Are the banks preparing to use Blockchain technology to get rid of cash?

It has been a few years since J.P. Morgan's commodity head Blythe Masters was 'let go' from the bank in 2014, only to resurface as the head of a new digital finance company focused on Blockchain technology.  And while there have been many startups around the world creating their own blockchain innovations, many of which are centered around Bitcoin and other crypto-currencies, one has to wonder what agenda Blythe Masters intends for the technology in her new company.

The reason this question is important is because a new report came out on May 2 of a secret meeting between 100 financial executives where blockchain technology was used to create a Larry Summers frankenstein...

Purely digital dollars.

On a recent Monday in April, more than 100 executives from some of the world’s largest financial institutions gathered for a private meeting at the Times Square office of Nasdaq Inc. They weren’t there to just talk about blockchain, the new technology some predict will transform finance, but to build and experiment with the software.

By the end of the day, they had seen something revolutionary: U.S. dollars transformed into pure digital assets, able to be used to execute and settle a trade instantly. That’s the promise of a blockchain, where the cumbersome and error-prone system that takes days to move money across town or around the world is replaced with almost instant certainty. The event was created by Chain, one of many startups trying to rewire the financial industry, with representatives from Nasdaq, Citigroup Inc., Visa Inc., Fidelity, Fiserv Inc., Pfizer Inc. and others in the room.

The event — announced in a statement this Monday — marked a key moment in the evolution of blockchain, notable both for what was achieved, as well as how many firms were involved. The technology’s potential has captivated Wall Street executives because it offers a way to free up billions of dollars by speeding transactions that currently can take days, tying up capital. But a huge piece of that puzzle is transforming cash into a digital form. And while some firms have conducted experiments, the Chain event showed a large number of them are now looking jointly at a potential solution.

“We created a digital dollar” to show the group at Nasdaq an instant debit and credit on a blockchain, said Marc West, chief technology officer at Fiserv, a transaction and payments company with more than 13,000 clients across the financial industry. “This is the first time the money has moved.”
— Bloomberg

Ending physical cash and moving money into a purely digital construct is the maniacal dream of dozens of central banks who have now found themselves forced into policies of negative interest rates.  And as basic human nature is proving out in places like Austria and Japan, anytime depositors have the power to remove their money from a banking system, the power of negative interest rates becomes moot without the use of capital controls, and a banning of physical cash.

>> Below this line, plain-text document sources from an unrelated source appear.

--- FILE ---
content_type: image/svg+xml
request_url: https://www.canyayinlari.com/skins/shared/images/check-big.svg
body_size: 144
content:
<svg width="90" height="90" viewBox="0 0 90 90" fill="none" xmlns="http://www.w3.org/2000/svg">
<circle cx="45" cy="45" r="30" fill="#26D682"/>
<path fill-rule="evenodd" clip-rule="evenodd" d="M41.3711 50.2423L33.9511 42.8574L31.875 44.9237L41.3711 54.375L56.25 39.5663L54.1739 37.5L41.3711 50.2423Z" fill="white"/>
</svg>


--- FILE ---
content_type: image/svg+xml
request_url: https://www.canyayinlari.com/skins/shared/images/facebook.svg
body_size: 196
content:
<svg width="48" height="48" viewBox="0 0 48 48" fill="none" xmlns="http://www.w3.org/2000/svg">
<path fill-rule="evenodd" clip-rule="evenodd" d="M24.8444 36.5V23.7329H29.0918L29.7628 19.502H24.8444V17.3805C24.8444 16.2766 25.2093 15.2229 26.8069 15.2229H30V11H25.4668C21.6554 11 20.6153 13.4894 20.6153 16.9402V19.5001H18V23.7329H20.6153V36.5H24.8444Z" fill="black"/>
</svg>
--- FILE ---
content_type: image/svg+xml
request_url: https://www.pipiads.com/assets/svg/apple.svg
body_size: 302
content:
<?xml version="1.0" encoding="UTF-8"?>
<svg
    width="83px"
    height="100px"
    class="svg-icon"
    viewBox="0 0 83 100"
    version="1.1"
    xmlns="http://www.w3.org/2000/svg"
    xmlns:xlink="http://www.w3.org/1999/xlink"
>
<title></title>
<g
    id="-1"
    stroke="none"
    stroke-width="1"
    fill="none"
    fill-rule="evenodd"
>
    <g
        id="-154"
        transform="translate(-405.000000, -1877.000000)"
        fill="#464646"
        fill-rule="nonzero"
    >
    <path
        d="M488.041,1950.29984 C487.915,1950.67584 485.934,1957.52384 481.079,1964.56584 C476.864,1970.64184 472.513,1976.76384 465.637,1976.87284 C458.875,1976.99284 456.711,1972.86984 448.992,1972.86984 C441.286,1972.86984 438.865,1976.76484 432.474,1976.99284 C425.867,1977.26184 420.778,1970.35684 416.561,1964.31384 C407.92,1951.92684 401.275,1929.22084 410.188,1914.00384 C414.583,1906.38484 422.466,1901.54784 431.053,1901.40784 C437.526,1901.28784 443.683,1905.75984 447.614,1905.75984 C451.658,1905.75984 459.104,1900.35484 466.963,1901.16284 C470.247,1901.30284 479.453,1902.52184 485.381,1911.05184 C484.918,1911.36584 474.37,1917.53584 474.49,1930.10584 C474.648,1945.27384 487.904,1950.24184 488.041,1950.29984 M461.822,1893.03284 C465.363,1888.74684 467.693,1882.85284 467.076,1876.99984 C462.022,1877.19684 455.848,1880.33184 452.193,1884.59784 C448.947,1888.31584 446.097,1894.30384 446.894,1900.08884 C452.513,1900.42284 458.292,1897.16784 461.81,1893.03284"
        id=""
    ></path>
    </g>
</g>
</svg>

There are many signs that Western banks are desperate to control all outflows of cash, especially when just this weekend Charles Schwab informed customers they were cutting off money market accounts in favor of storing customer cash in U.S. Treasuries.  And in addition, Interactive Brokers on Sunday announced they were imposing negative interest rates on all Yen based accounts they manage.

Lack of liquidity was the real underlying factor in the 2008 financial collapse, and as the world divests themselves from dollar denominated assets in increasing numbers, this same fear is causing governments and central banks to reach for new draconian ways to keep their corrupt systems afloat.

And it appears that banks are now racing against the clock to try to bring online a blockchain based system that will accommodate the end of cash, and force the world into a completely digital currency of their making.